A while ago, I took a LinkedIn course that explained the secret sauce to a writer’s success. It was interesting, but this course seemed to be targeted toward journalism. Unfortunately, I didn’t finish the course as my ‘free’ window expired. I believe that the course was called ‘Write like an Elite Writer’, but don’t hold me to it. The teacher was well-spoken and knew his stuff. I watched enough of his course to glean what I needed, and pass along what I thought was helpful to my followers.
So, what’s this secret sauce to an elite writer?
Apparently there are four ingredients. Simplicity. Clarity. Elegance. Evocativeness.

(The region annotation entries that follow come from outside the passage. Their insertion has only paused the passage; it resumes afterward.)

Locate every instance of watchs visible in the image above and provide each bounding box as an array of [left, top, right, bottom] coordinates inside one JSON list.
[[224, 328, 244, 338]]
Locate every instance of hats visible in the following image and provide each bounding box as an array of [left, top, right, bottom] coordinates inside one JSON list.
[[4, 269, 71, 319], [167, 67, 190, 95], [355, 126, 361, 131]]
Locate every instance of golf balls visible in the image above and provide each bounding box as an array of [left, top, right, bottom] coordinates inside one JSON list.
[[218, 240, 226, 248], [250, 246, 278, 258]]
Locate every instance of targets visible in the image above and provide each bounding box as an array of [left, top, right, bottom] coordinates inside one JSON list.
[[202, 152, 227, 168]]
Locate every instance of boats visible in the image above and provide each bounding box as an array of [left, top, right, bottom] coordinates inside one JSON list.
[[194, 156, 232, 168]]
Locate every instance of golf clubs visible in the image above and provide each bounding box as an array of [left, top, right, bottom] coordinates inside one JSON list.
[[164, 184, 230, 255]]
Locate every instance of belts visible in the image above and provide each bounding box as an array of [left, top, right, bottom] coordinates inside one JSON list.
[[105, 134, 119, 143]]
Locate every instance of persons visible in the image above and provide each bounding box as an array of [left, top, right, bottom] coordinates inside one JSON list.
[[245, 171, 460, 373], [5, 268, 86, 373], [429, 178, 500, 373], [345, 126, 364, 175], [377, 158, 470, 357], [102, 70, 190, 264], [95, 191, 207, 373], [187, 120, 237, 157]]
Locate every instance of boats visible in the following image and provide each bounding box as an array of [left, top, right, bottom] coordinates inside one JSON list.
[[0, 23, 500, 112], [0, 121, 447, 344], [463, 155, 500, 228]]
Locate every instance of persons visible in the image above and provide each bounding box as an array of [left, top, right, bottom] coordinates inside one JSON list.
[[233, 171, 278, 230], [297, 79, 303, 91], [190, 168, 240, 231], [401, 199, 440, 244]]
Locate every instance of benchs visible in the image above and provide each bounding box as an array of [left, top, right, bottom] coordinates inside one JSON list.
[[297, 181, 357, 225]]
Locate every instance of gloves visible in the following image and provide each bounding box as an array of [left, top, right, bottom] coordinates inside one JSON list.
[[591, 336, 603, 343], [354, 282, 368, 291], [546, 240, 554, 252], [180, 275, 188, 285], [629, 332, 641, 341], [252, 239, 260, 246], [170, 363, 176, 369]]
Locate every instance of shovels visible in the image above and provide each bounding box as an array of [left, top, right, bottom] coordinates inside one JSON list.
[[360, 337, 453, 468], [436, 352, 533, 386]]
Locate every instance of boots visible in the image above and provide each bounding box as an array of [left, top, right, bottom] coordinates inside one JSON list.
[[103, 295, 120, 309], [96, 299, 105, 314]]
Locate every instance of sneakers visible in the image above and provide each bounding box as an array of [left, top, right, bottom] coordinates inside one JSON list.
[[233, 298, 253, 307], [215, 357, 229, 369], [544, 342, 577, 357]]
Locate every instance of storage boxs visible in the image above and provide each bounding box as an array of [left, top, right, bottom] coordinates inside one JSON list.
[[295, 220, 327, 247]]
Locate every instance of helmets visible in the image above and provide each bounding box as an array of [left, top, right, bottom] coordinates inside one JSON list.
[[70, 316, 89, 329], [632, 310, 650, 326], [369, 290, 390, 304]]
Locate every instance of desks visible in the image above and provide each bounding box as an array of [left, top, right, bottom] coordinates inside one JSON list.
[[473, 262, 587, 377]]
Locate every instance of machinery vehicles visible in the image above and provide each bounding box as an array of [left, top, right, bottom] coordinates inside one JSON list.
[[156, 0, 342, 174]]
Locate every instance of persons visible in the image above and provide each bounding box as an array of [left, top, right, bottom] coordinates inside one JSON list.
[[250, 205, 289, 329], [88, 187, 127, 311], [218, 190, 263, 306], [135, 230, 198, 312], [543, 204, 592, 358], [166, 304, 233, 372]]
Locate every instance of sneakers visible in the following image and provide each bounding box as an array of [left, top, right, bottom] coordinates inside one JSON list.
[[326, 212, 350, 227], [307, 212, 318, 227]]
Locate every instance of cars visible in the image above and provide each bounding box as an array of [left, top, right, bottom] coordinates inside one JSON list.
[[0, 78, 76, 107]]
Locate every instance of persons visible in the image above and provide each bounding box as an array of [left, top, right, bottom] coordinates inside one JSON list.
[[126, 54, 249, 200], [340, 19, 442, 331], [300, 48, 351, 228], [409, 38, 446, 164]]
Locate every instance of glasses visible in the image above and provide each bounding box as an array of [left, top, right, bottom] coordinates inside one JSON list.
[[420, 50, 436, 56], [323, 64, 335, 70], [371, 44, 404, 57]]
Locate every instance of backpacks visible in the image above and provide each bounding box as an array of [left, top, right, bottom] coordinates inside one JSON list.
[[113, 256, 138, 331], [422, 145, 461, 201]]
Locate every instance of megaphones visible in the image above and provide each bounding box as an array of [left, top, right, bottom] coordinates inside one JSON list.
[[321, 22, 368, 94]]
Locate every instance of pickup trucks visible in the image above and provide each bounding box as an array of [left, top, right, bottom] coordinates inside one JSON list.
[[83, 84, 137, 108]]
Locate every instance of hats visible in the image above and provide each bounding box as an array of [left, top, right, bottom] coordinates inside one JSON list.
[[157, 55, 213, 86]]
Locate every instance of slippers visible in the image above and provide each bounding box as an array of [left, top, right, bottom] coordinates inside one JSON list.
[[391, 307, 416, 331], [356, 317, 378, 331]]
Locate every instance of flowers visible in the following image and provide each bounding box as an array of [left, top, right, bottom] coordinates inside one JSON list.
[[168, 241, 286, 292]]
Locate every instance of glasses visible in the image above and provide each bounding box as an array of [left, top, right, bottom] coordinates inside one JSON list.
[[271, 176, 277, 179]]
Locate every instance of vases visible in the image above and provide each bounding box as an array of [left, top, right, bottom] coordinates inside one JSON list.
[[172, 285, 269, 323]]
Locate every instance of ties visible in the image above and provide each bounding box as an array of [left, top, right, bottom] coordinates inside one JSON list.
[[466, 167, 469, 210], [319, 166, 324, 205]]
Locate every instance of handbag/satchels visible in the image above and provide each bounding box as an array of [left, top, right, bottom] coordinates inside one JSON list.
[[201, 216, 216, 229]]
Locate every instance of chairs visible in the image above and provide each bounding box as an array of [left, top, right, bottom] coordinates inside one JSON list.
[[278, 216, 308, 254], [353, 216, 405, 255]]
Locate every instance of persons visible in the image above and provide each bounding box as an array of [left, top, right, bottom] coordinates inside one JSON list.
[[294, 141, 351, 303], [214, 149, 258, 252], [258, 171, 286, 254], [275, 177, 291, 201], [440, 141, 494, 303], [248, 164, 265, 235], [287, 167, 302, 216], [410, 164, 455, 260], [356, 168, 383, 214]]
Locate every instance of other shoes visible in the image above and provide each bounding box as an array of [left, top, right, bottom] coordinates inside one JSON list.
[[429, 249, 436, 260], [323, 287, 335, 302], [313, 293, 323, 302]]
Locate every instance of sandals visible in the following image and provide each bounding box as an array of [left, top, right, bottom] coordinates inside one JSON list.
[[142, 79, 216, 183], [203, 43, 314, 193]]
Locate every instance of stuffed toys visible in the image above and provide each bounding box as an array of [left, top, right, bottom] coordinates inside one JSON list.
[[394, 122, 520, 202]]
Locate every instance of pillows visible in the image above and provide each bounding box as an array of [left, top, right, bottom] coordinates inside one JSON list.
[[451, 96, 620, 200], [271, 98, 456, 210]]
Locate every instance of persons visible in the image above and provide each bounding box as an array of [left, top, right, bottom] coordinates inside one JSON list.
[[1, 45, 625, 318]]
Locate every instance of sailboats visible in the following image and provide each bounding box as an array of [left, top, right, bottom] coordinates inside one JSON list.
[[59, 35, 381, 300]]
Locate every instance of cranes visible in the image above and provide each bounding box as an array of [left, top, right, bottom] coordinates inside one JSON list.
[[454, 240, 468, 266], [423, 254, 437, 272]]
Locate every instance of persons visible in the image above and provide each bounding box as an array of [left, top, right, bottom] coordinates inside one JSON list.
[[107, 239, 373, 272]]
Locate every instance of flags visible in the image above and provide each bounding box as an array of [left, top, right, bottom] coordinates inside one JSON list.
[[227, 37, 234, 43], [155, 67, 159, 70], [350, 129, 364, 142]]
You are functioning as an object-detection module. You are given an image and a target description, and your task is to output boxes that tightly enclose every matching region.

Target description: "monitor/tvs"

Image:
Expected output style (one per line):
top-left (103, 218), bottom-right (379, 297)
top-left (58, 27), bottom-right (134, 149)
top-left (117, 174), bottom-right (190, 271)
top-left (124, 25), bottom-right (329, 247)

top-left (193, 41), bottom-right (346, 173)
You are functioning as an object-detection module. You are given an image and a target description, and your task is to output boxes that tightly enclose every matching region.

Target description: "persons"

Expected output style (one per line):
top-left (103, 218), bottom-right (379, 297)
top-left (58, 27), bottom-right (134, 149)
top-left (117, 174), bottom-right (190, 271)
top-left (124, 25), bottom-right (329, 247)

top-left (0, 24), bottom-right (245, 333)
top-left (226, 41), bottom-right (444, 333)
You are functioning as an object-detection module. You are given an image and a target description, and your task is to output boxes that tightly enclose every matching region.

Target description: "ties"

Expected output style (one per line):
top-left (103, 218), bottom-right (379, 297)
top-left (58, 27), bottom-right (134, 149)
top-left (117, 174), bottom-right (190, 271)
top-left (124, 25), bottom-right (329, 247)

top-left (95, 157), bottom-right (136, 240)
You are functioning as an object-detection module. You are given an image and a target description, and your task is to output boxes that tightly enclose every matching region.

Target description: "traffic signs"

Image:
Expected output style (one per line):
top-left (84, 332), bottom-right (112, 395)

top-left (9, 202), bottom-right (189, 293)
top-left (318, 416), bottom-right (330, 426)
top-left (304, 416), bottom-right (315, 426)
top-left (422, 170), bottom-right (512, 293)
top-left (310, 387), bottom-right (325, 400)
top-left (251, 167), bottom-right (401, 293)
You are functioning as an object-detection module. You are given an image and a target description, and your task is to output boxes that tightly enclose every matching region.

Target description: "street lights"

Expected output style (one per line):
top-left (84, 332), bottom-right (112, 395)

The teacher breaks down the ‘ingredients’ that make up the secret sauce in each module. Mostly I found his teachings loaded with common sense. It’s like in the book, The Secret, the author reveals that it’s ‘like attract like’ or the Law of Attraction that will help you manifest the life of your dreams. But we all know there’s more to that than meets the eye. You just don’t go sit on your couch, and ask for a brand new car to show up in your driveway. Though, that would be awesome! You must take action. Even if it’s baby steps. In the case of writing a book, that means putting in the sweat equity needed by showing up at your computer and getting the words down. Even if it’s only a paragraph a day, you’re still taking action.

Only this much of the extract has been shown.